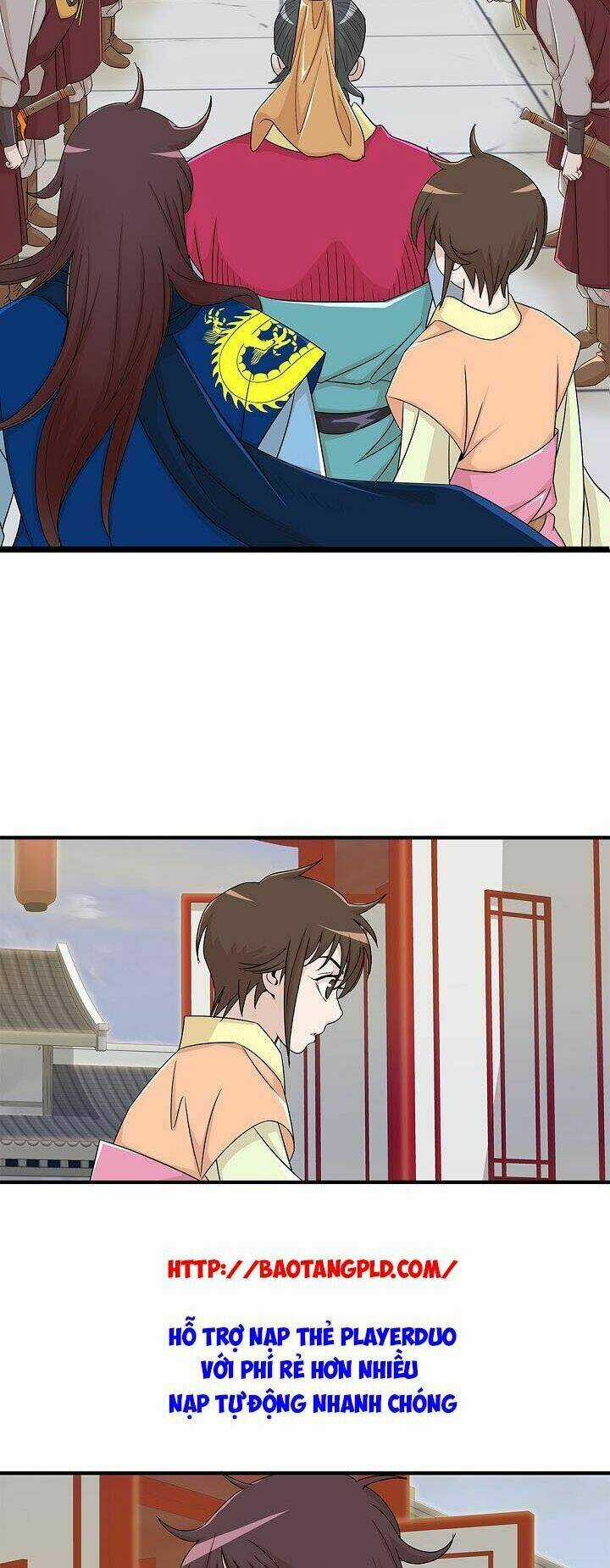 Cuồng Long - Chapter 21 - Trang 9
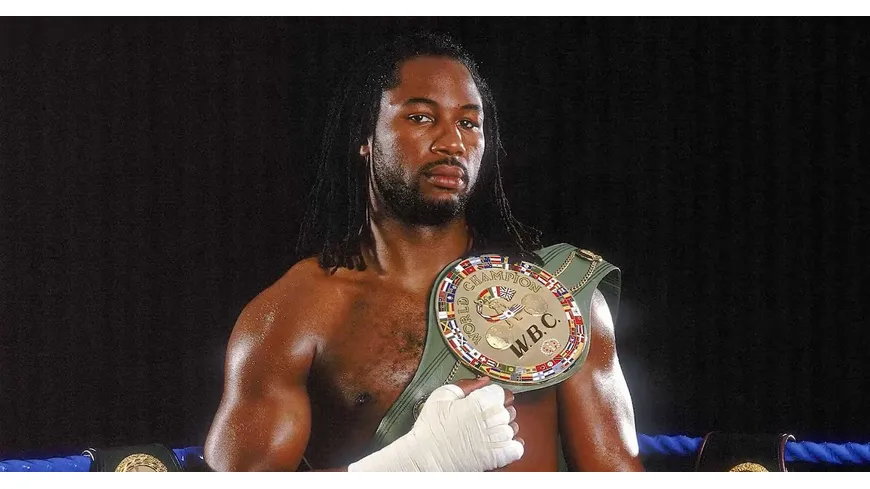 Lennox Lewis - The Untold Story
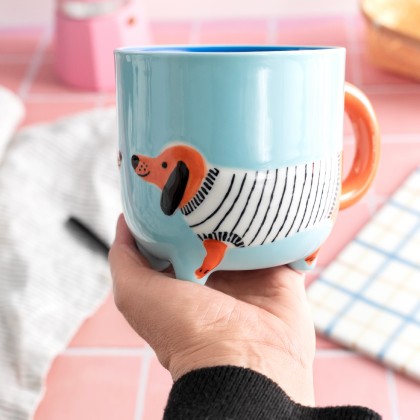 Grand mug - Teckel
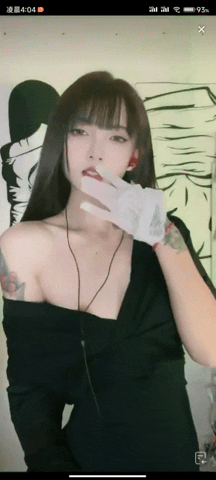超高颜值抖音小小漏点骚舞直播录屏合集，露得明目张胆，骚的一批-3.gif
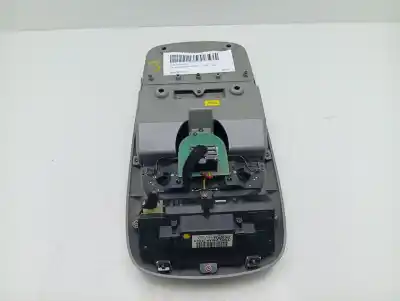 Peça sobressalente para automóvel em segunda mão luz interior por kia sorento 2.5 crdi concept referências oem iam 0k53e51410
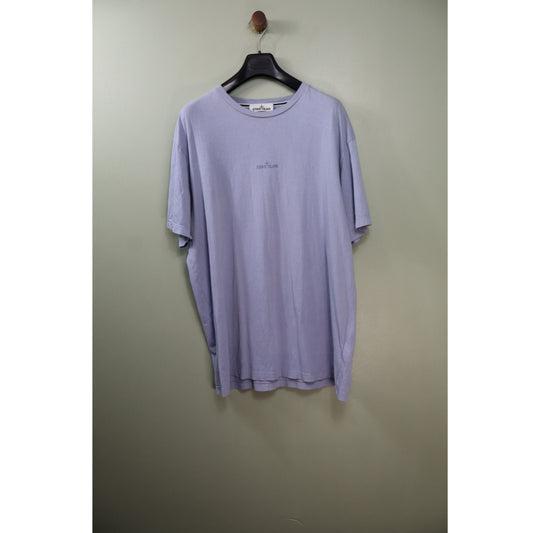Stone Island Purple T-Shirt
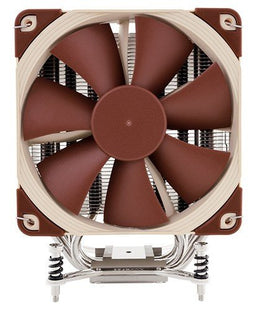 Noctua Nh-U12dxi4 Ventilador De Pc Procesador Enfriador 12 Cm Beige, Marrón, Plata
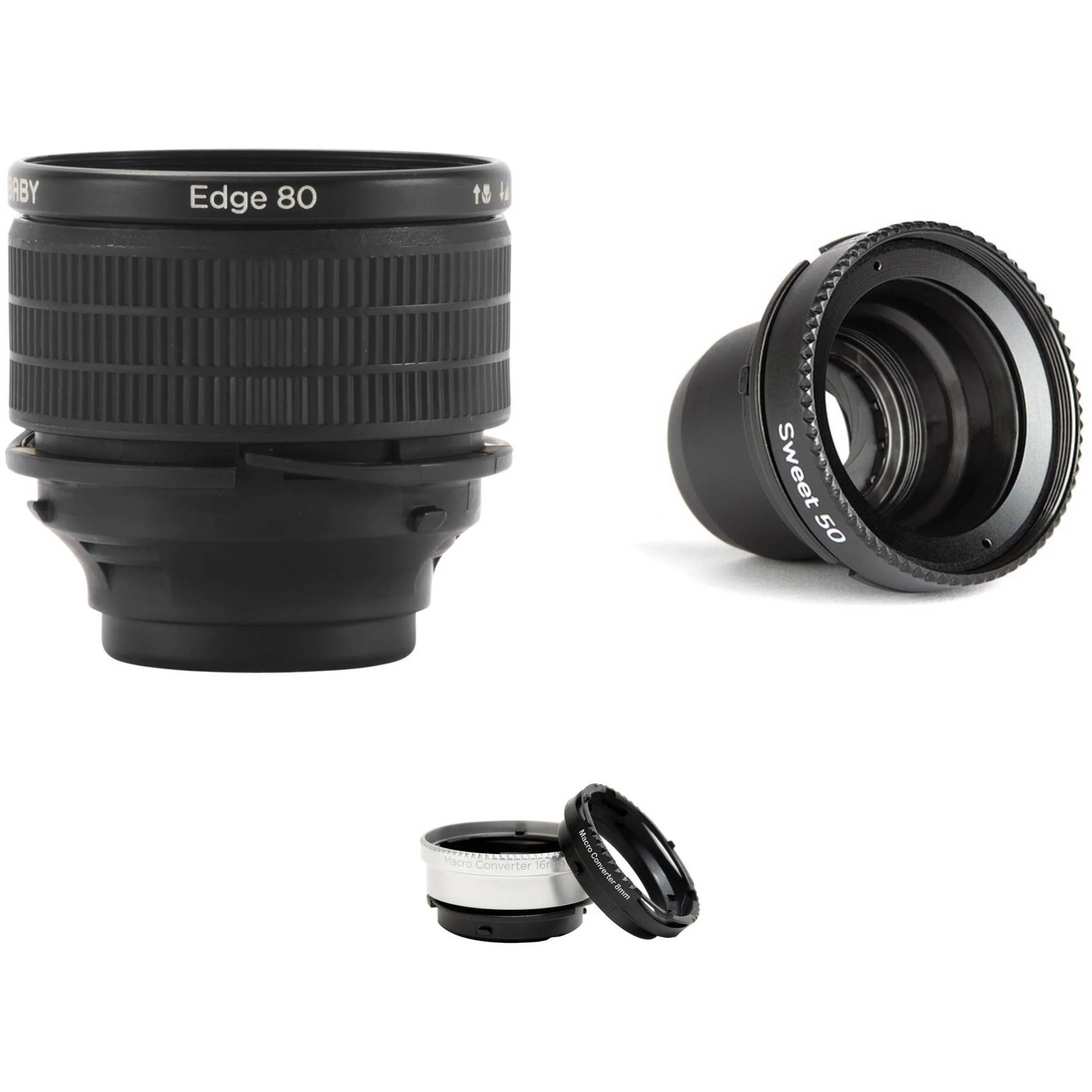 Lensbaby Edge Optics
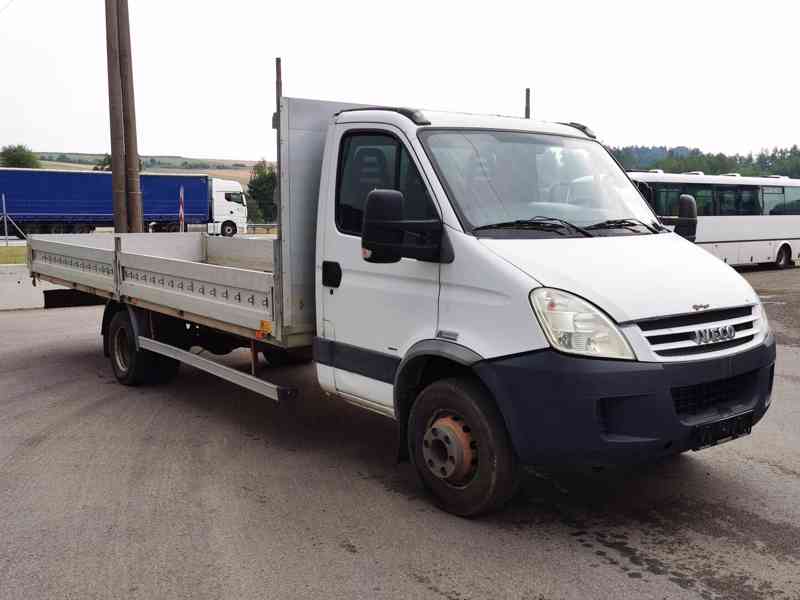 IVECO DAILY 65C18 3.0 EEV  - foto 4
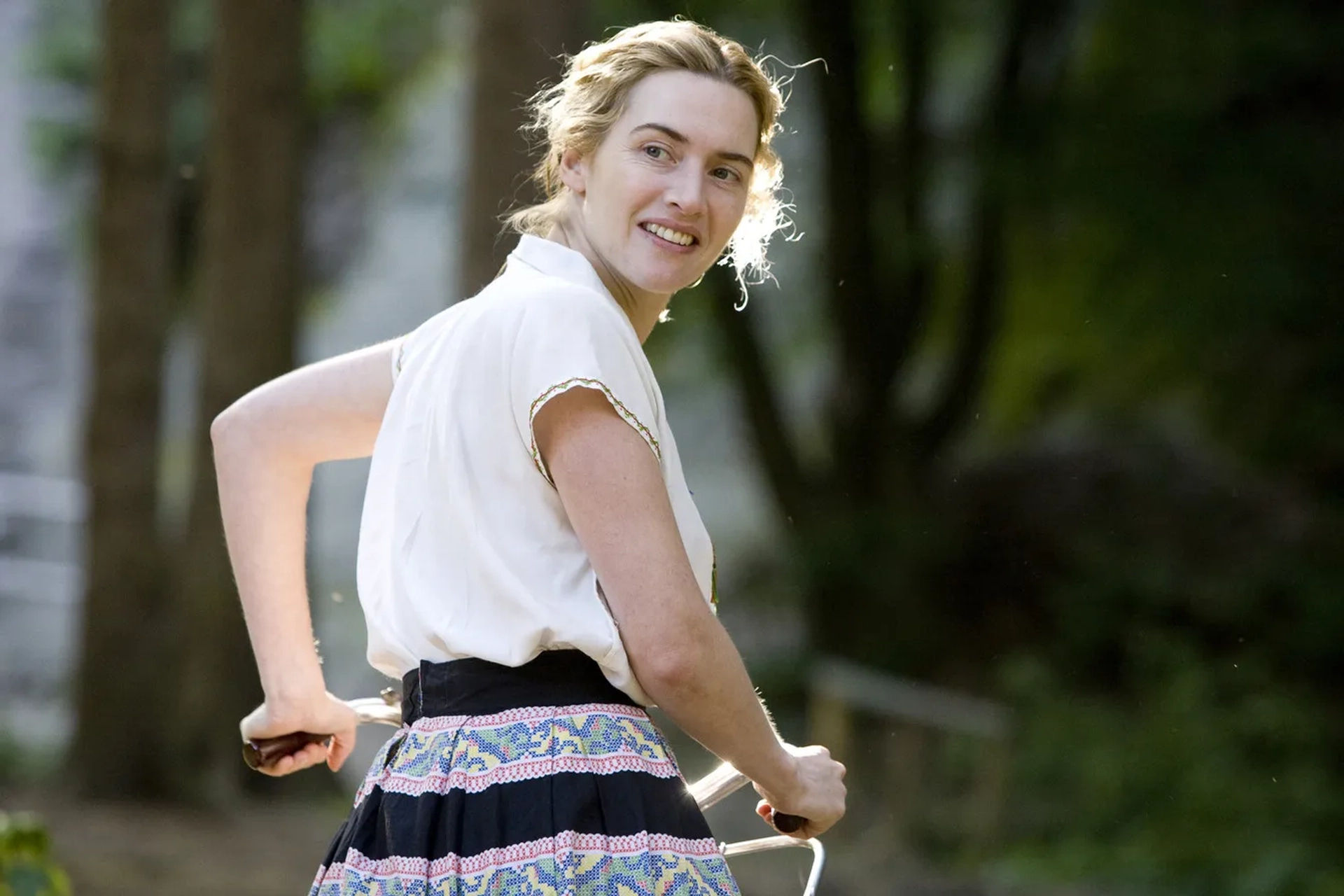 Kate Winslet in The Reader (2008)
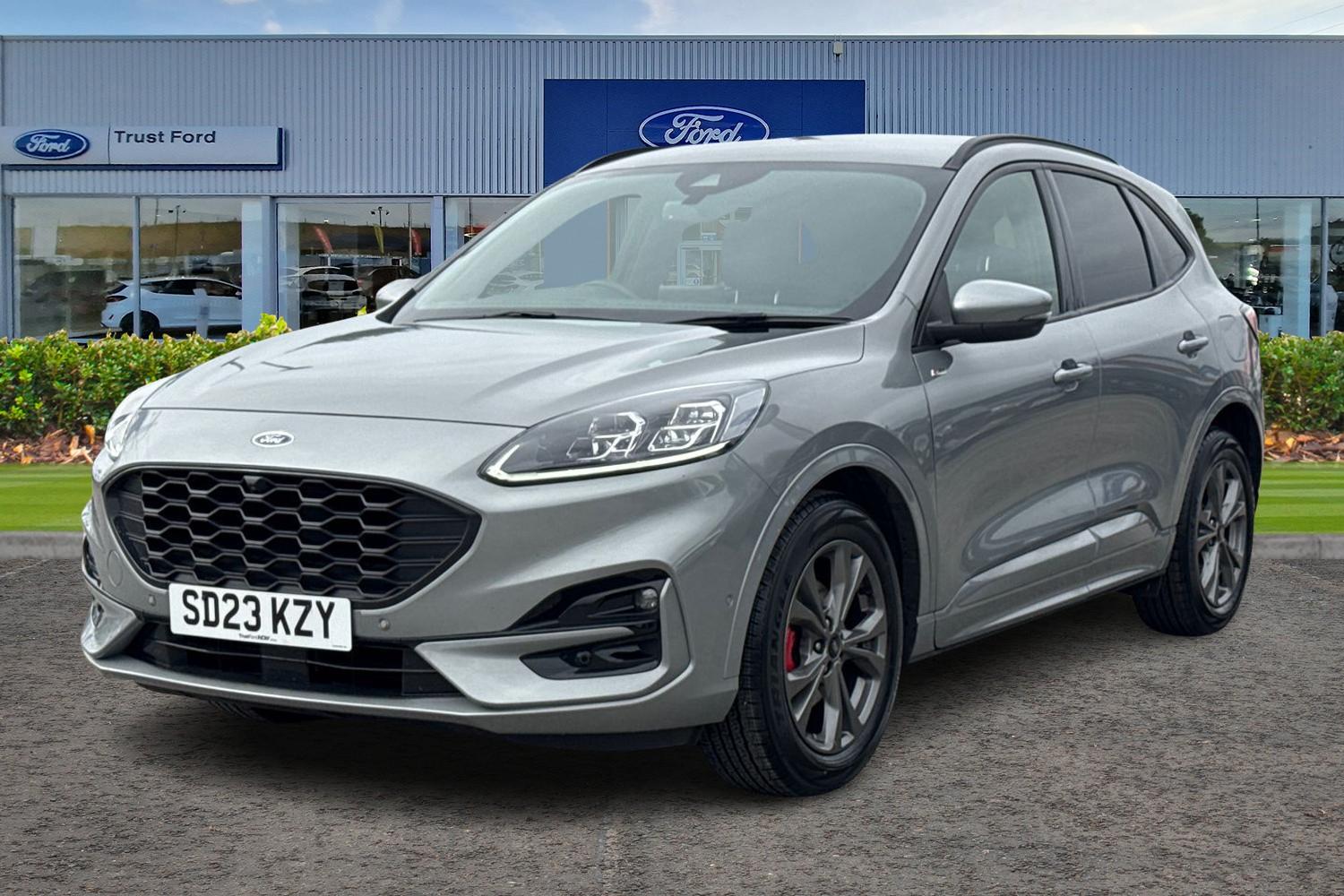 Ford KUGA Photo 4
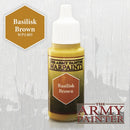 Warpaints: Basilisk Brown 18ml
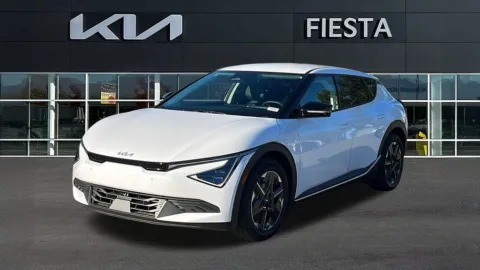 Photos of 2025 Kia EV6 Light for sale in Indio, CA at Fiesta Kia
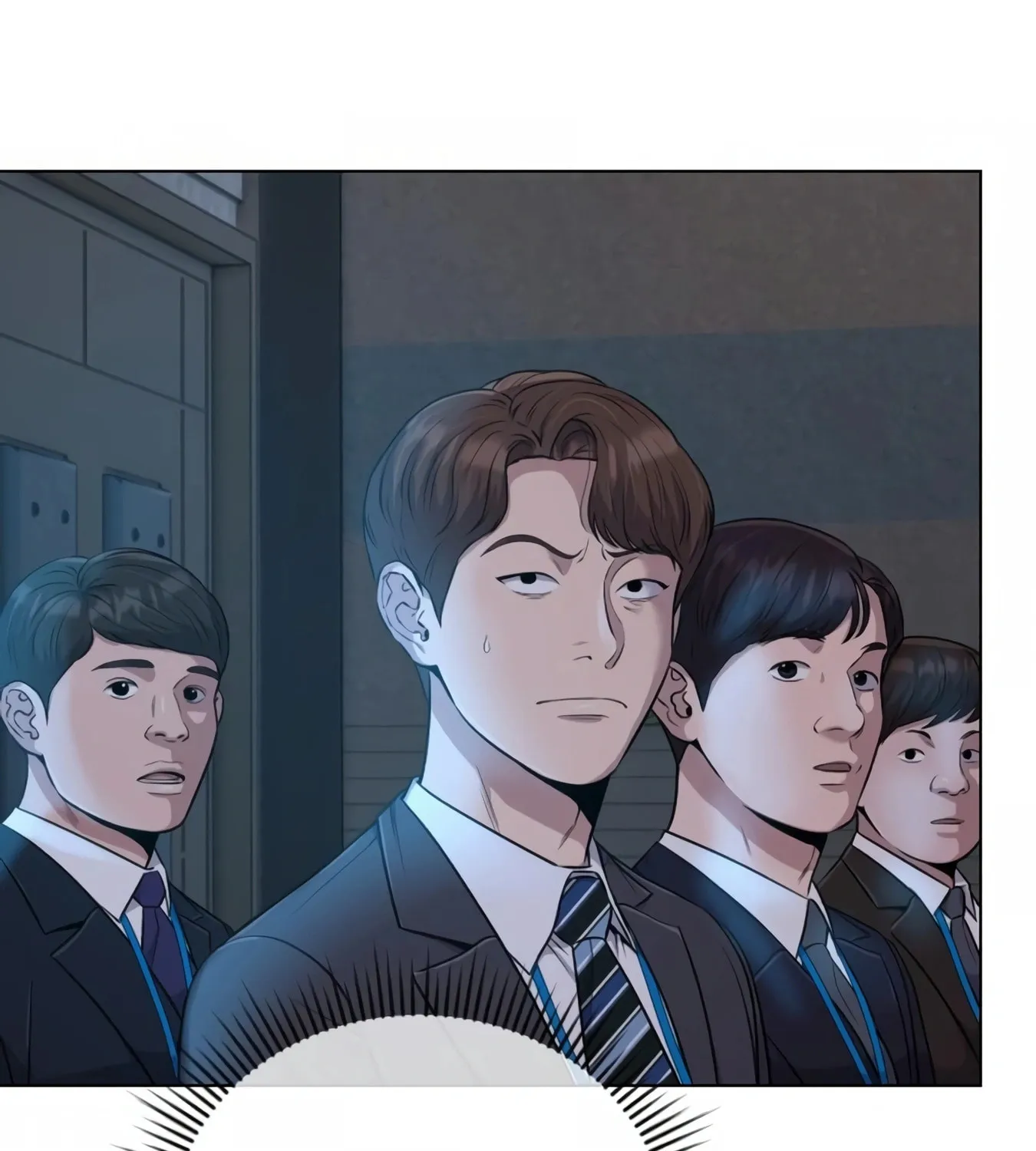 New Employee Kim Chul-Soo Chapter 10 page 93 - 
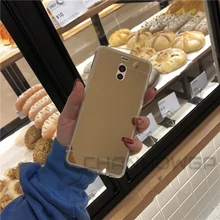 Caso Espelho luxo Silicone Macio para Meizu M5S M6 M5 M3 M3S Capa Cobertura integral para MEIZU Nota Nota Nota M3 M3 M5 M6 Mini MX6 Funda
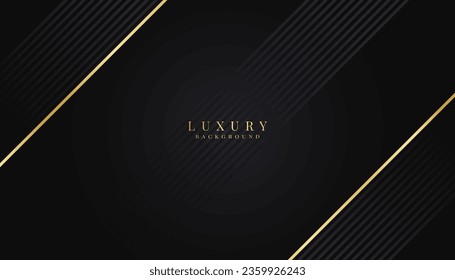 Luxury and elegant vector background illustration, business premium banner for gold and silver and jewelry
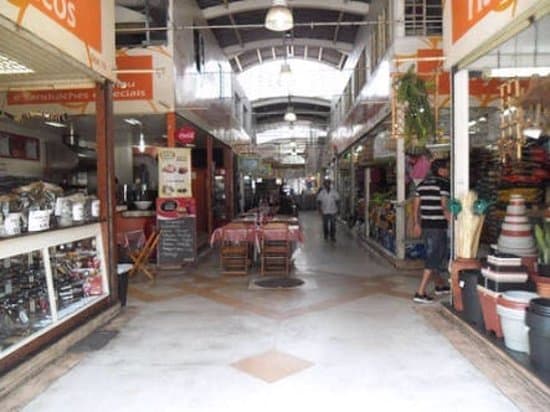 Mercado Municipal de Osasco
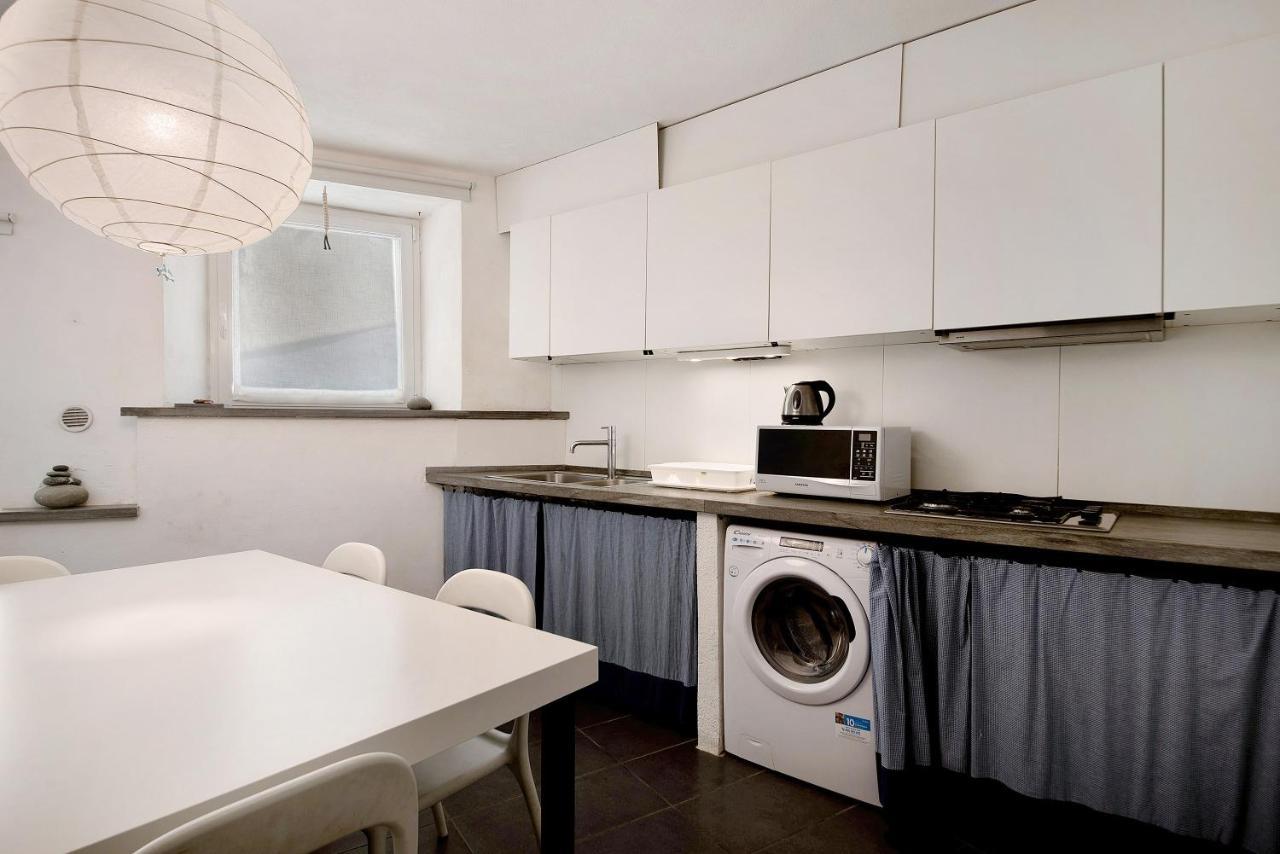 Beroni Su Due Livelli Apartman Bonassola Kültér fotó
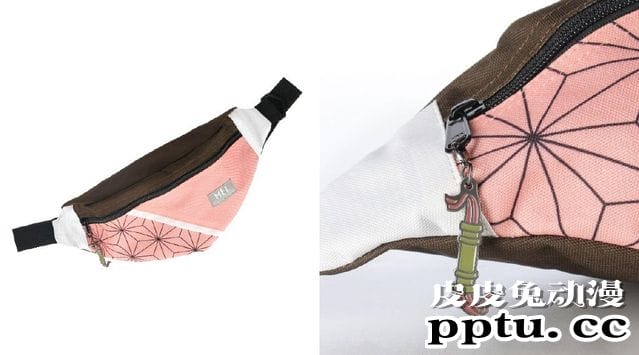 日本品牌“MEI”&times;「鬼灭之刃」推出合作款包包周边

→ Job item:
Can you edit all the records so that each "Chapter" becomes "Episode", leave everything else unchanged, and give the lines back without the pictures?

→ Task result:
 Cuồng Long - Episode 21 - Trang 9
 Lennox Lewis - The Untold Story
 Grand mug - Teckel
超高颜值抖音小小漏点骚舞直播录屏合集，露得明目张胆，骚的一批-3.gif
 Peça sobressalente para automóvel em segunda mão luz interior por kia sorento 2.5 crdi concept referências oem iam 0k53e51410
Stone Island Purple T-Shirt
 Noctua Nh-U12dxi4 Ventilador De Pc Procesador Enfriador 12 Cm Beige, Marrón, Plata
 Lensbaby Edge Optics
 IVECO DAILY 65C18 3.0 EEV  - foto 4
 Kate Winslet in The Reader (2008)
 Ford KUGA Photo 4
 Warpaints: Basilisk Brown 18ml
 Photos of 2025 Kia EV6 Light for sale in Indio, CA at Fiesta Kia
 New Employee Kim Chul-Soo Episode 10 page 93 - 
 Caso Espelho luxo Silicone Macio para Meizu M5S M6 M5 M3 M3S Capa Cobertura integral para MEIZU Nota Nota Nota M3 M3 M5 M6 Mini MX6 Funda
 Luxury and elegant vector background illustration, business premium banner for gold and silver and jewelry
 Mercado Municipal de Osasco
 Beroni Su Due Livelli Apartman Bonassola Kültér fotó
 日本品牌“MEI”&times;「鬼灭之刃」推出合作款包包周边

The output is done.